What and Whom Are Jewish Museums For?Historians in the News
tags: museums, Jewish history
These questions are swirling around the future of the Jewish Museum Berlin, one of the city’s most popular visitor attractions, after the abrupt departure last month of its director, Peter Schäfer. He left after a string of controversies in which critics — including the Israeli government and the main organization representing Jews in Germany — said the institution had gone beyond its mission and become overly political.
In particular, a recent exhibition about Jerusalem was seen as pro-Palestinian and anti-Israel. Other controversial exhibitions from Mr. Schäfer’s tenure dealt with attitudes toward circumcision and women’s head coverings, among other themes.
The museum, housed in a landmark zinc-clad zigzag building by the architect Daniel Libeskind, now finds itself caught between opposing sides as it seeks a new leader.

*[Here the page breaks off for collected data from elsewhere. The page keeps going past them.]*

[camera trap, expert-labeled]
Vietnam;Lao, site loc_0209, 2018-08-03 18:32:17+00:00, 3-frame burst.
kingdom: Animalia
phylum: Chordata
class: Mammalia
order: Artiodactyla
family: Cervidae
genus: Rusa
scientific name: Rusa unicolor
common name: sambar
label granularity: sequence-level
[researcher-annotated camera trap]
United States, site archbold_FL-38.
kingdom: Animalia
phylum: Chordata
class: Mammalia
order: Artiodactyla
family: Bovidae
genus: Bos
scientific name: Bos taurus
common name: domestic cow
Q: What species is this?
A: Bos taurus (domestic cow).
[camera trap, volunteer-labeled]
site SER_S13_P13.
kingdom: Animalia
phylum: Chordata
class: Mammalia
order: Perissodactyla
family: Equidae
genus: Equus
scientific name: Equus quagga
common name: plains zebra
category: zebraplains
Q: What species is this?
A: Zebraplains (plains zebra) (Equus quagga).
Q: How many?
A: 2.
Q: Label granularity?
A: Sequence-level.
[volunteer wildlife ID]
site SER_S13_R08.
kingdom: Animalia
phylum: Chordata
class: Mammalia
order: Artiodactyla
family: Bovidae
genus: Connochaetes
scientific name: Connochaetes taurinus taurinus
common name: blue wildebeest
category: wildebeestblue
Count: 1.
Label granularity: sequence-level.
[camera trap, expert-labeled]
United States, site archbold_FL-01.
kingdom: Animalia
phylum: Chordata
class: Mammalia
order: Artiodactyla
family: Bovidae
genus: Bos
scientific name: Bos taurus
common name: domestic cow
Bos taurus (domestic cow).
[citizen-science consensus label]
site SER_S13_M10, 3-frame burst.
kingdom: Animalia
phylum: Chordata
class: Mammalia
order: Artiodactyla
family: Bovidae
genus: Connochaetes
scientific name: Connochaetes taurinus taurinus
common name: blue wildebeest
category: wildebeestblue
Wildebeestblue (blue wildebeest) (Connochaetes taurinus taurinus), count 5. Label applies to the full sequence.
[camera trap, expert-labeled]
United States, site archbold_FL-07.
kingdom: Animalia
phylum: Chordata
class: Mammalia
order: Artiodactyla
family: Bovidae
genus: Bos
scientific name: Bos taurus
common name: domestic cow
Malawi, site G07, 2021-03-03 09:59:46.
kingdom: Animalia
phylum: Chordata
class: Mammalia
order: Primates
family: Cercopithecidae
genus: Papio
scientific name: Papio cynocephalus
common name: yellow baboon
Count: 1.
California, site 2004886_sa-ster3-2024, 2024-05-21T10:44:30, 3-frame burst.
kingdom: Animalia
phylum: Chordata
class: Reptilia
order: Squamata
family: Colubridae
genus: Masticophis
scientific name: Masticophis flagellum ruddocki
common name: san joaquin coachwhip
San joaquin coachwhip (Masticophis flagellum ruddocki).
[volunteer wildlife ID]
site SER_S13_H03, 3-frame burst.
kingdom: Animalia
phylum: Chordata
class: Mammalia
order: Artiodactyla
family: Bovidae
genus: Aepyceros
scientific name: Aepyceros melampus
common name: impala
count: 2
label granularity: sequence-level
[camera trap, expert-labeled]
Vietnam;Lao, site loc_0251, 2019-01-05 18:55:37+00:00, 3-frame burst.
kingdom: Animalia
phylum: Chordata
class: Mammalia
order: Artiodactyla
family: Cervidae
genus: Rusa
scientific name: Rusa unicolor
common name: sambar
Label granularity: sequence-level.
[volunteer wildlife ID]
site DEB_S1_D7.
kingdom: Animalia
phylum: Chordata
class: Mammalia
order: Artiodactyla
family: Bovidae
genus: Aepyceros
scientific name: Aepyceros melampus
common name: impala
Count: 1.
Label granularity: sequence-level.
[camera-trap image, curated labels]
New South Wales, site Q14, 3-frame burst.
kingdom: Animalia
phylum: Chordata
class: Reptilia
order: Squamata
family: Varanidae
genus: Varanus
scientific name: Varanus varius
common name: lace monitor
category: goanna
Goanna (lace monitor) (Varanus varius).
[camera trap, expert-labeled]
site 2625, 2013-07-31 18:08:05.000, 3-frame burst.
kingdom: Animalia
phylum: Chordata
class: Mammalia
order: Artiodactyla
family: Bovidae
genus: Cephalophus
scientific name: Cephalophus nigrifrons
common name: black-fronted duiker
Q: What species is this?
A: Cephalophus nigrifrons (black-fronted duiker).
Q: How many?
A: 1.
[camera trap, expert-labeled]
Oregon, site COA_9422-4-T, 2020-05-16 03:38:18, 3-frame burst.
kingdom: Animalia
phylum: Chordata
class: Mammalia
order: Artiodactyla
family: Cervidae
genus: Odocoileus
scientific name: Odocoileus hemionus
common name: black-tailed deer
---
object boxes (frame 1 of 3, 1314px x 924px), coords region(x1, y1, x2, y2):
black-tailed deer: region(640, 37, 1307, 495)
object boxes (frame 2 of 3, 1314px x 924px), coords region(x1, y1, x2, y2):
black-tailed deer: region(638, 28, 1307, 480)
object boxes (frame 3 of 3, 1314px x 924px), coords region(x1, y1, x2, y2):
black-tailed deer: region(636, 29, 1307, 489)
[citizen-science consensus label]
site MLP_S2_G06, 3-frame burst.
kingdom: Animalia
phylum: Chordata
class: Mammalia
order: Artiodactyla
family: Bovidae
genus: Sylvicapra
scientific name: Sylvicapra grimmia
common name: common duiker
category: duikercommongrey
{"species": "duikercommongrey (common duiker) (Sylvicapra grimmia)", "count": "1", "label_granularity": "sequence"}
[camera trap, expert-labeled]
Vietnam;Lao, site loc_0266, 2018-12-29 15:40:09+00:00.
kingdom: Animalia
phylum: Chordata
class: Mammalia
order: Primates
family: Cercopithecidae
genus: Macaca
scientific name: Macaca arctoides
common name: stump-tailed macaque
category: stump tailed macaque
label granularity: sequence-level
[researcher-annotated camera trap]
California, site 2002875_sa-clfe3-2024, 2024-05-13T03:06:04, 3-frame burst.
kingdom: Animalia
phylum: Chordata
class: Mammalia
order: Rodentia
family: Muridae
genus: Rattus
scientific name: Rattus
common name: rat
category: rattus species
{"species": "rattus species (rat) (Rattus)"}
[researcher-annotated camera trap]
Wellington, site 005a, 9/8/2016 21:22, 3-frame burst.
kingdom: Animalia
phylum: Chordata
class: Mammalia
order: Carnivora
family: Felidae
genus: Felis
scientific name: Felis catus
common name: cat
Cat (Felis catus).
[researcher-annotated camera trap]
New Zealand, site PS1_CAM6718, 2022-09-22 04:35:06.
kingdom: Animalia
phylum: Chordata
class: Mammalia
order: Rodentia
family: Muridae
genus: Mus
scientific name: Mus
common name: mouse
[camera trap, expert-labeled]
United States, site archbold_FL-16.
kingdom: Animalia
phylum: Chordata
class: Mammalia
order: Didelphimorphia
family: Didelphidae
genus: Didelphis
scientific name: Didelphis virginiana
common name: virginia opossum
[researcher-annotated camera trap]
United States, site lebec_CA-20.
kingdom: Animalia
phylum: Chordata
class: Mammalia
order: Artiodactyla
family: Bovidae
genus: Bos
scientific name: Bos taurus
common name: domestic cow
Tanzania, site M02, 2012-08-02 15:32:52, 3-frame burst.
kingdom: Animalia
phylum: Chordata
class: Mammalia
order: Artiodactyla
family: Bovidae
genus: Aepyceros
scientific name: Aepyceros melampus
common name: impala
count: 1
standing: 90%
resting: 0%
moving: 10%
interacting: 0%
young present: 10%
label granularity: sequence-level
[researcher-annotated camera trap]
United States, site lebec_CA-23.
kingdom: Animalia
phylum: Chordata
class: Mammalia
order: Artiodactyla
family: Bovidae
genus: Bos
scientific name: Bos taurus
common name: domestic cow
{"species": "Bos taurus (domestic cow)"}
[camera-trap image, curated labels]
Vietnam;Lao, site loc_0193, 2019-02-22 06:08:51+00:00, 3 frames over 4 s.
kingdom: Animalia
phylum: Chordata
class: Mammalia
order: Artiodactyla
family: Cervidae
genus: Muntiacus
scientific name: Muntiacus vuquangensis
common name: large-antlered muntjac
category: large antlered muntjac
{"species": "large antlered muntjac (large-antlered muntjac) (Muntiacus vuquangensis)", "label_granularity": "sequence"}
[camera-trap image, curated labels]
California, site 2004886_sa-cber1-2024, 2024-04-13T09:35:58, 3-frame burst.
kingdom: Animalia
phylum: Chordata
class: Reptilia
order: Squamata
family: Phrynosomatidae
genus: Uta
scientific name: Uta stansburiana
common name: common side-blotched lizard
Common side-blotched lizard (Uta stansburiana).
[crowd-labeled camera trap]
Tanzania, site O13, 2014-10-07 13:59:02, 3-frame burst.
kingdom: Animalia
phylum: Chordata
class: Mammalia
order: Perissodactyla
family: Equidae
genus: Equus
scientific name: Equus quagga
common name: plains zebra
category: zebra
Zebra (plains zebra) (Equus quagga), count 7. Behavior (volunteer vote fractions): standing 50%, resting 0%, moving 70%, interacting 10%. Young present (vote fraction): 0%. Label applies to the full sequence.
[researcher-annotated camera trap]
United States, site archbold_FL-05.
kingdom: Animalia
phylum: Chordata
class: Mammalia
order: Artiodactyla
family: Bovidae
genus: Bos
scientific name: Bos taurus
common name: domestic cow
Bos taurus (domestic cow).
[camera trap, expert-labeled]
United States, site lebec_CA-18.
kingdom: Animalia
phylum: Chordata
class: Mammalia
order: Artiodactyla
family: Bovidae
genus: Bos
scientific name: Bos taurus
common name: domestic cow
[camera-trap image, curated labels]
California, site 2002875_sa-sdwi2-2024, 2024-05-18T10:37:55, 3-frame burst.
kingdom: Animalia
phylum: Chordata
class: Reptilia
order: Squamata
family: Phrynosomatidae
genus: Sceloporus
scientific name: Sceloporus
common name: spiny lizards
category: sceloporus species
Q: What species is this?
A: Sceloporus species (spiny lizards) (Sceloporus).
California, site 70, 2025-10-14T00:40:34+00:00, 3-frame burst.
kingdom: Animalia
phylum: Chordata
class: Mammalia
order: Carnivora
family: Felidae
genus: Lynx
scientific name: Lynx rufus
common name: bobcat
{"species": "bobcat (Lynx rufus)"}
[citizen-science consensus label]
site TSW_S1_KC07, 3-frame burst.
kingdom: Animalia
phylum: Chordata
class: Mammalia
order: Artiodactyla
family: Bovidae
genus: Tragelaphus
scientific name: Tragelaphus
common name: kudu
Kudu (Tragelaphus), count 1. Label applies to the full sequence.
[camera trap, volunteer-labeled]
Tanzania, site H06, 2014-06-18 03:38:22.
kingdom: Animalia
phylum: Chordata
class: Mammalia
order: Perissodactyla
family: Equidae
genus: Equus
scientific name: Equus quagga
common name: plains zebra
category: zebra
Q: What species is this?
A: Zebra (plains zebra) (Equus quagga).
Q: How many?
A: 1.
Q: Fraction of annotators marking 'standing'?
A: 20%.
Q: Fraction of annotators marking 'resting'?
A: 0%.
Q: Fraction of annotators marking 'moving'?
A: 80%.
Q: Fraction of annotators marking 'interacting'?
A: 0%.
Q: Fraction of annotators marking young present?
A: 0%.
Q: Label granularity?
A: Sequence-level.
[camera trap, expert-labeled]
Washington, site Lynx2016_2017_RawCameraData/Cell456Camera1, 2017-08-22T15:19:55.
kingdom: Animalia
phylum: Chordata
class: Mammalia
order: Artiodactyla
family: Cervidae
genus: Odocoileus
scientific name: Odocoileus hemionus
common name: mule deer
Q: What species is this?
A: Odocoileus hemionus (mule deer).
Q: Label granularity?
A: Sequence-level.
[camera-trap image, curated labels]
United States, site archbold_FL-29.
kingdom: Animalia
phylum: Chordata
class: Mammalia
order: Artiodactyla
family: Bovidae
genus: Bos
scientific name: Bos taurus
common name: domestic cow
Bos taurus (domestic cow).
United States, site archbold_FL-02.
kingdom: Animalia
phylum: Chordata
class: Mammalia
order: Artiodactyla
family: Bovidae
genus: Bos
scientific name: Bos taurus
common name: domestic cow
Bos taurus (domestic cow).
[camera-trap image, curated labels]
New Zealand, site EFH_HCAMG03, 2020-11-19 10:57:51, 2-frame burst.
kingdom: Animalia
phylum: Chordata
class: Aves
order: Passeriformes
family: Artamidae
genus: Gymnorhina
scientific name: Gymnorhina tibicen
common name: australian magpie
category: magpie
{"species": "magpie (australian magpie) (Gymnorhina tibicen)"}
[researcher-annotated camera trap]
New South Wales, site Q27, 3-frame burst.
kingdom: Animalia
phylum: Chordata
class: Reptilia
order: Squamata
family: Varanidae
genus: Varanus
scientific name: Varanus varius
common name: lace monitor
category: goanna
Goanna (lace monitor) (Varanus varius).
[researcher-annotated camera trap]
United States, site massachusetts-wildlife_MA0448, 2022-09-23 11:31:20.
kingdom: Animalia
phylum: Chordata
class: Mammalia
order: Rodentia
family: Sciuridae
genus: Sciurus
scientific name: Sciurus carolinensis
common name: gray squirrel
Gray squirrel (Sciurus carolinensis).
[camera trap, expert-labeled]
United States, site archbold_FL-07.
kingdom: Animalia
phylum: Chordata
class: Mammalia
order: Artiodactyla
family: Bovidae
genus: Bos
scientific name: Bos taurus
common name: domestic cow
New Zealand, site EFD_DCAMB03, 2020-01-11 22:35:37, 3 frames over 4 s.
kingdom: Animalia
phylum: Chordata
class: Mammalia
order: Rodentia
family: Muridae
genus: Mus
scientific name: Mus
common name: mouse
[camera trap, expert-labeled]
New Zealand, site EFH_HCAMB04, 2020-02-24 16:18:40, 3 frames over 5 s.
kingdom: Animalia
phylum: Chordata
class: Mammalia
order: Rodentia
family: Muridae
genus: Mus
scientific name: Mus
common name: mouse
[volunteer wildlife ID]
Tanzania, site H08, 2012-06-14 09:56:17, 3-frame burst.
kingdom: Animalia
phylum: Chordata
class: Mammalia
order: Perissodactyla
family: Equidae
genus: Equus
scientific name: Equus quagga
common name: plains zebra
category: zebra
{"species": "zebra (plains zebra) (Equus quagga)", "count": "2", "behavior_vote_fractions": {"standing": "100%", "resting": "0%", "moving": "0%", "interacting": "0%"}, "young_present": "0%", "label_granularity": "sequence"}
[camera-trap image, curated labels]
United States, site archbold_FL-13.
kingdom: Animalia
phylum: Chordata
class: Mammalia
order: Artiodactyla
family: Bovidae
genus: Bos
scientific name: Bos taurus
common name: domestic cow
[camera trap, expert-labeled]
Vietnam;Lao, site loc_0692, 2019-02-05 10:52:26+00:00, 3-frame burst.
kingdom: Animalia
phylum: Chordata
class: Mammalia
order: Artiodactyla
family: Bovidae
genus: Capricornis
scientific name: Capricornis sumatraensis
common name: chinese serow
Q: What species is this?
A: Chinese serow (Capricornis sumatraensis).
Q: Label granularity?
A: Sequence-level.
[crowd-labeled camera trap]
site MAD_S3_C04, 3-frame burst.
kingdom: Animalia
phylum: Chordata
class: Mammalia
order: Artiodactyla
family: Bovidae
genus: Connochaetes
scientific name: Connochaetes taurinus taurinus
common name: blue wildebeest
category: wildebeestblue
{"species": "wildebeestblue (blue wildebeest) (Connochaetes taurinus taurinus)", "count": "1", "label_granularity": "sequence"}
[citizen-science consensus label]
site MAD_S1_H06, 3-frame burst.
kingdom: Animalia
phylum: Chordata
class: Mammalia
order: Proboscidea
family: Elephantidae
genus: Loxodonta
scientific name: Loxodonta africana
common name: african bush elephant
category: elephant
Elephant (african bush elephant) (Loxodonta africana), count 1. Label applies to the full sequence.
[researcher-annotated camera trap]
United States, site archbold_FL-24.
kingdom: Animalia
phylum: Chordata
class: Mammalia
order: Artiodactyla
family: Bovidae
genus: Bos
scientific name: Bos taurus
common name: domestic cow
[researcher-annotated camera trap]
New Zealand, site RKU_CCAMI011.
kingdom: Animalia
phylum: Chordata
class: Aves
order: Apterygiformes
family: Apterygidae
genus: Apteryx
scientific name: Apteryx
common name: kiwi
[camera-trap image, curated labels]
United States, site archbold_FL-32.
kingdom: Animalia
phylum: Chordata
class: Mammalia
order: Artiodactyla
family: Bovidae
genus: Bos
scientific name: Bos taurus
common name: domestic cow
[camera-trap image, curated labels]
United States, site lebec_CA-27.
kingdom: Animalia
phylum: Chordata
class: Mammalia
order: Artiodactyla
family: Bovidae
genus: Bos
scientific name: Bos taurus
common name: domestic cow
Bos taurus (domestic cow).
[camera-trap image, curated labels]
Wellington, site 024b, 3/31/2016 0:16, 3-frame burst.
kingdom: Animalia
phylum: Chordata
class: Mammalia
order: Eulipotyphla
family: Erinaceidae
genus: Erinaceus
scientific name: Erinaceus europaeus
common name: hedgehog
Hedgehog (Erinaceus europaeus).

On the one side are representatives of Berlin’s Jews who say that under its previous leadership, the museum’s focus was not sufficiently Jewish; on the other are international scholars and museum professionals who praise the institution for its willingness to serve as a place for dialogue on issues of identity in an age of growing anti-Semitism across Europe.
A search committee for a new director, led by Germany’s culture minister, Monika Grütters, is seeking “an internationally experienced museum professional,” to develop the institution, the museum said in a statement. Mr. Schäfer, though a highly respected scholar of Judaism, had no prior experience leading a museum before taking the position in 2014. He was also not Jewish.